Pemilu Indonesia pasca-Reformasi sudah berlangsung lima kali dan menghasilkan pemerintahan terpilih yang tidak diinterupsi aksi nondemokratis. Karena ini, pemilu negara terbesar ketiga dunia ini layak jadi rujukan demokrasi dunia.
“Suatu negara ketika sudah melaksanakan pemilu lima kali berturut-turut tanpa satupun terinterupsi perilaku non demokratis, maka negara itu wajib menjadi rujukan demokrasi di dunia,” kata anggota Komisi Pemilihan Umum, August Mellaz dalam diskusi Peran Strategis Mahasiswa Mengawal Transparansi Informasi Pemilu dalam Mewujudkan Pemilu Terbuka 2024, Selasa (26/09).
August menjelaskan, ada pengalaman baik yang bisa diambil selama mengelola lima kali pemilu secara demokratis. Menurutnya, setiap periode pemilu kita berkomitmen untuk merealisir proses lebih baik. Tantangannya kemudian, pergeseran generasi yang sangat terbiasa dengan informasi dan teknologi.
August mengutip data 52-55 persen pemilih adalah milenial dan generasi Z. Angka ini sesuai dengan perkembangan teknologi informasi yang bertemu dengan generasi yang ramah dengan teknologi.
“Harusnya pemilu mendatang sangat egaliter,” ujar August.
Akademisi Fakultas Hukum Universitas Indonesia, Titi Anggraini mengatakan, perkembangan teknologi dan informasi harus beriringan dengan pemilih yang berdaya dan terinformasi baik. Keadaan ini mampu mendorong pemilih membuat keputusan secara bermakna.

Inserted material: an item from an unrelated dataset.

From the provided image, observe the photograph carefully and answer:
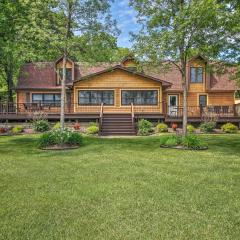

“Misal bijakmemilih.id dengan keterbukaan data dari KPU mengajak para pemilih tahu makna angka-angka. Jadi tahu bahwa pemilu bukan sekedar logo partai, tetapi ada orang yang terlibat di dalamnya yang perlu ditelusuri rekam jejaknya. Makna keterbukaan akhirnya akan menyentuh esensi elemen demokrasi, yaitu partisipasi aktif warga negara untuk ambil peran,” pungkas Titi. []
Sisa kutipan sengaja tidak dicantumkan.